Centrale Raad van Beroep, 30-05-2023, ECLI:NL:CRVB:2023:1076, 20/4412 PW
Centrale Raad van Beroep, 30-05-2023, ECLI:NL:CRVB:2023:1076, 20/4412 PW
Gegevens
- Instantie
- Centrale Raad van Beroep
- Datum uitspraak
- 30 mei 2023
- Datum publicatie
- 26 juni 2023
- ECLI
- ECLI:NL:CRVB:2023:1076
- Zaaknummer
- 20/4412 PW
Inhoudsindicatie
Bijstand in de vorm van lening. Tekortschietend besef. Gokactiviteiten. Rekening houden met gemaakte kosten. Voor de periode voorafgaand aan een melding of aanvraag om bijstand geldt een algemeen geformuleerde norm die ziet op de vraag of appellant voldoende besef van verantwoordelijkheid heeft getoond voor de voorziening in zijn bestaan, ofwel de vraag of hij zijn vermogen, tezamen met een beschikbaar inkomen, niet te snel heeft uitgegeven.
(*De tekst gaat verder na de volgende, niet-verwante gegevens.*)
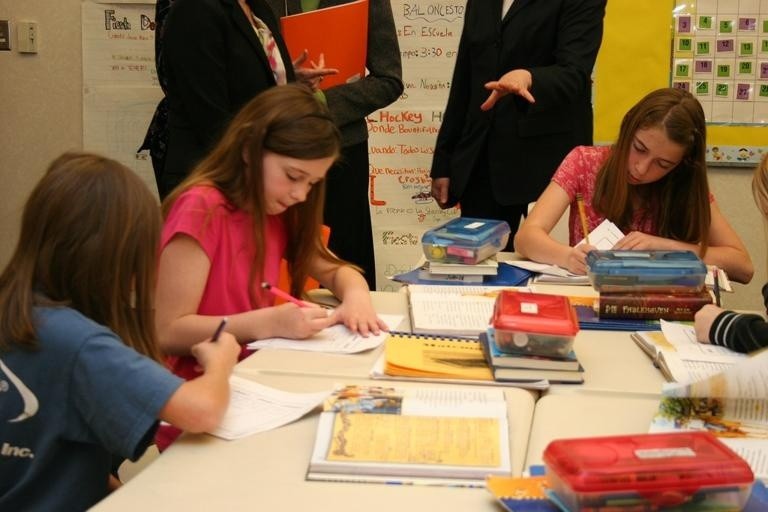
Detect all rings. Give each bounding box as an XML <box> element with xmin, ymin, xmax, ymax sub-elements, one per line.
<box><xmin>319</xmin><ymin>76</ymin><xmax>324</xmax><ymax>81</ymax></box>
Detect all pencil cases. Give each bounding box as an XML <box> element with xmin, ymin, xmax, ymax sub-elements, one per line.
<box><xmin>420</xmin><ymin>214</ymin><xmax>513</xmax><ymax>265</ymax></box>
<box><xmin>488</xmin><ymin>289</ymin><xmax>580</xmax><ymax>362</ymax></box>
<box><xmin>540</xmin><ymin>427</ymin><xmax>756</xmax><ymax>512</ymax></box>
<box><xmin>585</xmin><ymin>249</ymin><xmax>709</xmax><ymax>295</ymax></box>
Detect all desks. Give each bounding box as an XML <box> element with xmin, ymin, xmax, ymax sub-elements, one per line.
<box><xmin>84</xmin><ymin>288</ymin><xmax>767</xmax><ymax>512</ymax></box>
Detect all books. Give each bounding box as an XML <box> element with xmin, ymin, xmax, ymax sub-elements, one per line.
<box><xmin>479</xmin><ymin>331</ymin><xmax>585</xmax><ymax>384</ymax></box>
<box><xmin>487</xmin><ymin>326</ymin><xmax>580</xmax><ymax>371</ymax></box>
<box><xmin>308</xmin><ymin>384</ymin><xmax>513</xmax><ymax>489</ymax></box>
<box><xmin>406</xmin><ymin>284</ymin><xmax>529</xmax><ymax>338</ymax></box>
<box><xmin>417</xmin><ymin>261</ymin><xmax>484</xmax><ymax>284</ymax></box>
<box><xmin>533</xmin><ymin>218</ymin><xmax>733</xmax><ymax>293</ymax></box>
<box><xmin>598</xmin><ymin>295</ymin><xmax>713</xmax><ymax>321</ymax></box>
<box><xmin>385</xmin><ymin>331</ymin><xmax>550</xmax><ymax>392</ymax></box>
<box><xmin>282</xmin><ymin>2</ymin><xmax>368</xmax><ymax>96</ymax></box>
<box><xmin>428</xmin><ymin>255</ymin><xmax>498</xmax><ymax>277</ymax></box>
<box><xmin>631</xmin><ymin>320</ymin><xmax>767</xmax><ymax>400</ymax></box>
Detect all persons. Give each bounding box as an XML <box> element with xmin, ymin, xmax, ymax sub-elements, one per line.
<box><xmin>514</xmin><ymin>88</ymin><xmax>755</xmax><ymax>285</ymax></box>
<box><xmin>269</xmin><ymin>1</ymin><xmax>404</xmax><ymax>289</ymax></box>
<box><xmin>429</xmin><ymin>0</ymin><xmax>608</xmax><ymax>252</ymax></box>
<box><xmin>141</xmin><ymin>84</ymin><xmax>391</xmax><ymax>453</ymax></box>
<box><xmin>694</xmin><ymin>154</ymin><xmax>768</xmax><ymax>352</ymax></box>
<box><xmin>0</xmin><ymin>153</ymin><xmax>241</xmax><ymax>510</ymax></box>
<box><xmin>138</xmin><ymin>1</ymin><xmax>296</xmax><ymax>213</ymax></box>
Op deze periode kunnen niet zonder meer dezelfde regels worden toegepast die gelden voor de periode tijdens bijstandverlening. Het college heeft de bedragen die appellant voor zijn bijstandsaanvraag uit gokken heeft verkregen niet zonder meer in aanmerking kunnen nemen als inkomen zonder te kijken naar de kosten die appellant daarvoor heeft gemaakt. Niet in geschil is dat appellant € 66.700,- heeft gepind bij Holland Casino. De Raad gaat er gelet op deze opnames vanuit dat appellant meer kosten heeft gemaakt dan dat hij bedragen uit gokken heeft verkregen. De bedragen die appellant heeft verkregen met gokken die hij contant op zijn bankrekening heeft gestort, staan daarom niet in de weg aan bijstandverlening om niet.
Uitspraak
20/4412 PW
Centrale Raad van Beroep
Meervoudige kamer
Uitspraak op het hoger beroep tegen de uitspraak van de rechtbank Rotterdam van 16 november 2020, 20/2708 (aangevallen uitspraak)
Partijen:
[appellant] te [woonplaats] (appellant)
het college van burgemeester en wethouders van Barendrecht (college)
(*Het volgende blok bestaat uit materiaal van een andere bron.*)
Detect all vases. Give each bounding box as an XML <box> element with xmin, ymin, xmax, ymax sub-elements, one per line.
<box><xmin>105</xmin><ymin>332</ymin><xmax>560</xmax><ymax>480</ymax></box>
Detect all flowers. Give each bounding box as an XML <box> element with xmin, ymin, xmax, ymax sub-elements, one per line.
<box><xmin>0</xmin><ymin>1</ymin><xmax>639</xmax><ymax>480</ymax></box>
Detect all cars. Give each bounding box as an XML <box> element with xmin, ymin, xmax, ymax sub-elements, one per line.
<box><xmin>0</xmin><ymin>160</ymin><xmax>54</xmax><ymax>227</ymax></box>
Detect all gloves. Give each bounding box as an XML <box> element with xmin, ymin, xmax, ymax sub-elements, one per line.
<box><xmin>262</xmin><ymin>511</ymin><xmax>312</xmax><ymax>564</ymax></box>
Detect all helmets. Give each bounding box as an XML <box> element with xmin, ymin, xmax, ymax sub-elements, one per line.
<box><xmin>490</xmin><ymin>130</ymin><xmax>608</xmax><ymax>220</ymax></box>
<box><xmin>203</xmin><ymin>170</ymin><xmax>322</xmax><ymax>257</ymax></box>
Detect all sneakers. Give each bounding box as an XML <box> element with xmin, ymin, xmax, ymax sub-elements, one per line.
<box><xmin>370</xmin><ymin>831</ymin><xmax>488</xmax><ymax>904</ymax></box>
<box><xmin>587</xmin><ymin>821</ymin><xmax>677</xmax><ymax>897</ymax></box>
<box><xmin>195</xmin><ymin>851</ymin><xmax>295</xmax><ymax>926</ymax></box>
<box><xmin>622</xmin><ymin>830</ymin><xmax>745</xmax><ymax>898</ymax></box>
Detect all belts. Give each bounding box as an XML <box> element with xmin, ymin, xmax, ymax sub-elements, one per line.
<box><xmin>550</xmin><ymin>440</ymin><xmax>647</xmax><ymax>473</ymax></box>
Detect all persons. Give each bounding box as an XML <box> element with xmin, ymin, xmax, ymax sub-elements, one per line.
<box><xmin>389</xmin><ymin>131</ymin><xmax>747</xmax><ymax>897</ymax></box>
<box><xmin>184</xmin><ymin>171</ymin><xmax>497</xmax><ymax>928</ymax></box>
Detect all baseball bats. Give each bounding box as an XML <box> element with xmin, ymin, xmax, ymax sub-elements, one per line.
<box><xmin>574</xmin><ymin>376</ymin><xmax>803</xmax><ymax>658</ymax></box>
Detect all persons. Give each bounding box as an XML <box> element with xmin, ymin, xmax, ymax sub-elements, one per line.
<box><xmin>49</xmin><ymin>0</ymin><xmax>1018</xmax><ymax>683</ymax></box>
Datum uitspraak: 30 mei 2023
PROCESVERLOOP
Met een besluit van 11 november 2019 heeft het college aan appellant bijstand toegekend met ingang van 9 oktober 2019 in de vorm van een lening. In hetzelfde besluit heeft het college de bijstand per 18 oktober 2019 beëindigd (lees: ingetrokken), omdat appellant per die datum over een vermogen beschikt dat hoger is dan de vermogensgrens. Appellant heeft bezwaar gemaakt maar het college heeft met het besluit van 8 april 2020 (bestreden besluit) vastgehouden aan de toekenning van de bijstand in de vorm van een lening.
Appellant heeft tegen het bestreden besluit beroep ingesteld. De rechtbank heeft in de aangevallen uitspraak het beroep ongegrond verklaard.
Namens appellant heeft mr. S.C. Scheermeijer, advocaat, hoger beroep ingesteld. Het college heeft een verweerschrift ingediend. Appellant heeft een nadere reactie en stukken ingediend.
Het onderzoek ter zitting heeft plaatsgevonden op 31 januari 2023. Appellant is verschenen, bijgestaan door mr. Scheermeijer. Het college heeft zich laten vertegenwoordigen door mr. J.V. Dieckmann.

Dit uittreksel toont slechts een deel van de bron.